In this project, the solution of planification problems, in terms of modelization and resolution, are developed in a multi-criteria context associating financial criteria (cost of the network), technical criteria (coverage, availability), and marketing criteria (quality of service). Two complementary design problems are considered:

Radio mobile network design: This work is realized in collaboration with France Telecom R&D. Engineering of radio mobile telecommunication networks involves two major problems: The design of the radio network and the frequency assignment. The design consists in positioning base stations (BS) on potential sites, in order to fulfill some objectives and constraints. The frequency planning sets up frequencies used by BS with criteria of reusing. In this project, we address the first problem. Network design is a NP-hard combinatorial optimization problem. The BS problem deals with finding a set of sites for antennas from a set of pre-defined candidate sites, determining the type and the number of antennas, and setting up the configuration of different parameters of the antennas (tilt, azimuth, power, ...). A new formulation of the problem as a multi-objective constrained combinatorial optimization problem is considered. The model deals with specific objectives and constraints due to the engineering of cellular radio network. Reducing costs without sacrificing the quality of service are issues of concern. Most of the proposed models in the literature optimize a single objective (cover, cost, linear aggregation of objectives, etc.).
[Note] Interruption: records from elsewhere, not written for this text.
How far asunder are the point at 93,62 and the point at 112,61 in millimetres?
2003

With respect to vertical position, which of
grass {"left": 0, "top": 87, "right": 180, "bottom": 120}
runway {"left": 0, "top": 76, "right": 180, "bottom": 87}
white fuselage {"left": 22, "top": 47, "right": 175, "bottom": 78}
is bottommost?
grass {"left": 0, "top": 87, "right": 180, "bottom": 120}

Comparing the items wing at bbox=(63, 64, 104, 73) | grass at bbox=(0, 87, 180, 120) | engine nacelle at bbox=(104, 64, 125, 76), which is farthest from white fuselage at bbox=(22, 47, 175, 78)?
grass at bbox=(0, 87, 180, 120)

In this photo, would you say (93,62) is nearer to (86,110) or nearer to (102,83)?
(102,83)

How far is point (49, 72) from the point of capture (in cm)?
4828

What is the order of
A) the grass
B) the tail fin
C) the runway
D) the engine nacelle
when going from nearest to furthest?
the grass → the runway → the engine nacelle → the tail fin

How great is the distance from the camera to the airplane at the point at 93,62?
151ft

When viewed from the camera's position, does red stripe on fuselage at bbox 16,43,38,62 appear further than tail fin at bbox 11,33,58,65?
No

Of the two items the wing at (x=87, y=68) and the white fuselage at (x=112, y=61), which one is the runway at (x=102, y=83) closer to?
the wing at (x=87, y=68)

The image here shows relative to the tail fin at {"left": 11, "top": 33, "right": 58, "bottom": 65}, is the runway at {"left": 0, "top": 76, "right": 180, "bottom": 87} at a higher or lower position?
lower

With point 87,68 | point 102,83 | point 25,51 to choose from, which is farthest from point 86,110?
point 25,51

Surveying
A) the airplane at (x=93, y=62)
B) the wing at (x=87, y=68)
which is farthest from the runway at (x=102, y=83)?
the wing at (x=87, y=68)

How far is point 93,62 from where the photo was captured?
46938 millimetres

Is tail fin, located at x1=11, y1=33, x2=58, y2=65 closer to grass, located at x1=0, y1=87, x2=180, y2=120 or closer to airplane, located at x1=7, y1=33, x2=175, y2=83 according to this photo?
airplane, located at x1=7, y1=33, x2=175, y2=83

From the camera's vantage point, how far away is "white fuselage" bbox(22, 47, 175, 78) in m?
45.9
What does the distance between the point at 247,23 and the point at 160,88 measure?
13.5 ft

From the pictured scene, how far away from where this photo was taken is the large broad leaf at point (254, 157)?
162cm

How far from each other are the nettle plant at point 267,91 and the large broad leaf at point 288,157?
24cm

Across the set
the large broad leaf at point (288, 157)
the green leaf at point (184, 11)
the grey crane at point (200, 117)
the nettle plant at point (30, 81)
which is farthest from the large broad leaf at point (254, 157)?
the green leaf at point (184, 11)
Access network design: This work is realized in collaboration with Mobinets. The problem consists in minimizing the cost of the access network and maximizing its availability. Operators can only be competitive and economical if they have an optimized access network. Since the transmission costs are becoming high compared to the equipment costs, and the traffic demands are increasing with the introduction of new services, it is vital for operators to find cost-optimized transmission network solutions at higher bit rates. Many constraints dealing with technologies and service providers have to be satisfied. All deployed important technologies (ex. GSM, UMTS) will be considered.

Bioinformatic research is a great challenge for our society and numerous research entities of different specialities (biology, medical or information technology) are grouping each other to collaborate on specific thema.

Regarding genomics application, we collaborate with academic and industrial partners (IBL: Biology Institute of Lille; IPL: Pasteur Institute of Lille; IT-Omics firm) to study genetic factors that may explain multi-factorial diseases such as diabete, obesity or cardiovascular diseases. The originality is to look not for a single factor, but for one or several combinations of factors (that may be of different natures: genetic factors, environmental factors...) among a very large set of potential factors (several thousands). The scientific goals are to formulate hypotheses describing associations that may have any influence on diseases under study. These hypotheses will have to be verified by biologists thanks to additional experiments.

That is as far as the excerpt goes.